The loop is the product
Agent frameworks hide the loop behind agent.run() and a graph DSL. But the loop is where every interesting decision happens: what the model sees, whether a tool call proceeds, when to stop, what to record. What if you owned the loop and the framework just made it composable?
The claim
The right abstraction for most LLM agents is not a graph, not a
state machine, and not a pipeline of nodes. It is a for loop that
you own and can observe, interrupt, or extend at every step.
I built looplet around this idea. The entire API is one iterator:
for step in composable_loop(llm=llm, tools=tools, task=task, ...):
print(step.pretty()) # "#1 search(query='...') -> 12 items [340ms, 1.2k tok]"
Zero runtime dependencies. Four extension points. Works with any OpenAI-compatible endpoint or Anthropic directly. The rest of this post explains why the loop is the right cut, not the library itself.

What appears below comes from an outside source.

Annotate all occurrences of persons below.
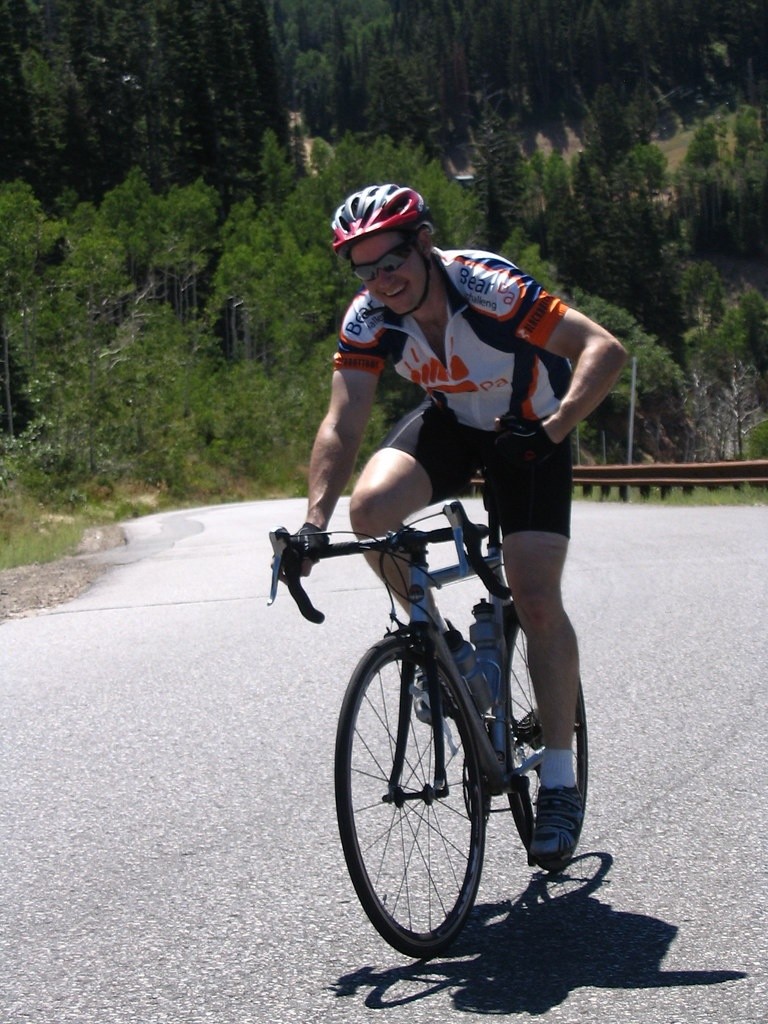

Three reasons the loop is the right abstraction
1. Most agents are loops, not graphs
Draw a picture of what a tool-calling agent does: build a prompt, call the model, parse the response, run the tool, decide whether to stop, repeat. That is a loop with a body and a termination condition. Not a DAG, not a state machine.
Some agents genuinely are graphs. A triage node routing to research and coding branches, each with their own state, joining at a review node: that is a graph, and LangGraph is the right tool for it. But most agents I have built, and most I see other people build, are loops. One model, a bag of tools, a stopping condition. The graph has one node and one edge.

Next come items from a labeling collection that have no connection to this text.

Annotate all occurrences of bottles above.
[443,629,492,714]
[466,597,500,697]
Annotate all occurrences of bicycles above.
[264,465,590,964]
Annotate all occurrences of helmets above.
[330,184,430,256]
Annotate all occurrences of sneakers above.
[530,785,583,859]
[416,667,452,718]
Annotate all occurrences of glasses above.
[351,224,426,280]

When a framework forces you to express a loop as a graph, you pay a
conceptual tax: node types, edge types, state schemas, checkpoint
semantics, a graph compiler. All to describe a structure that for
already describes.
2. The interesting decisions are loop-body decisions
The model decides which tool to call. That part is handled. The decisions that you need to make are all between iterations:
- When to stop. Not just “the model said done” but “we have spent $0.40 and the user’s budget is $0.50” or “the last three calls returned the same error.”
- What the model sees. Context management (pruning, summarising, injecting retrieved documents) is the difference between an agent that works on toy problems and one that works on real ones.
- Whether a tool call proceeds. Permission checks, PII redaction, argument rewriting, human approval gates.
- What gets recorded. The full prompt, not just the tool name. Wall-clock time per step, not just the final result. Token usage per step, not just the total.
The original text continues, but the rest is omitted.